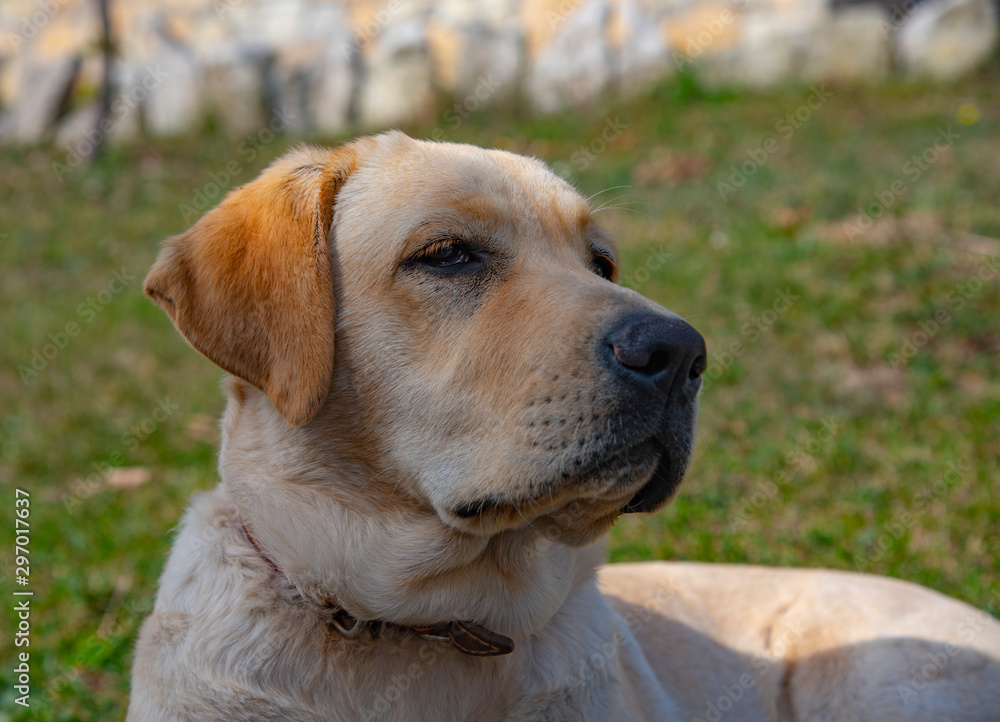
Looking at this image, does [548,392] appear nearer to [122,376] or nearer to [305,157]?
[305,157]

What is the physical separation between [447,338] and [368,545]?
0.63 meters

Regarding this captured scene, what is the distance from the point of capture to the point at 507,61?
45.1 ft

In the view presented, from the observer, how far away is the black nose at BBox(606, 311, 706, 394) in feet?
7.28

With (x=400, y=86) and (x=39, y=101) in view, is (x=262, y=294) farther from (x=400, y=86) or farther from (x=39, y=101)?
(x=39, y=101)

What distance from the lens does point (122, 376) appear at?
7.52 meters
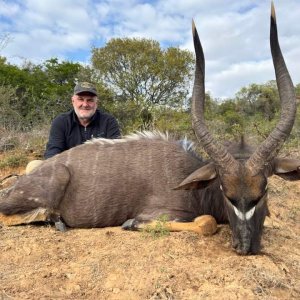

▸ Job: Convert the data above into a numbered list with one line per item, leaving out blank lines and the pictures.

▸ Solution to this problem:
1. Looking at this image, does [548,392] appear nearer to [122,376] or nearer to [305,157]?
2. [305,157]
3. What is the physical separation between [447,338] and [368,545]?
4. 0.63 meters
5. Regarding this captured scene, what is the distance from the point of capture to the point at 507,61?
6. 45.1 ft
7. In the view presented, from the observer, how far away is the black nose at BBox(606, 311, 706, 394) in feet?
8. 7.28
9. With (x=400, y=86) and (x=39, y=101) in view, is (x=262, y=294) farther from (x=400, y=86) or farther from (x=39, y=101)?
10. (x=39, y=101)
11. What distance from the lens does point (122, 376) appear at?
12. 7.52 meters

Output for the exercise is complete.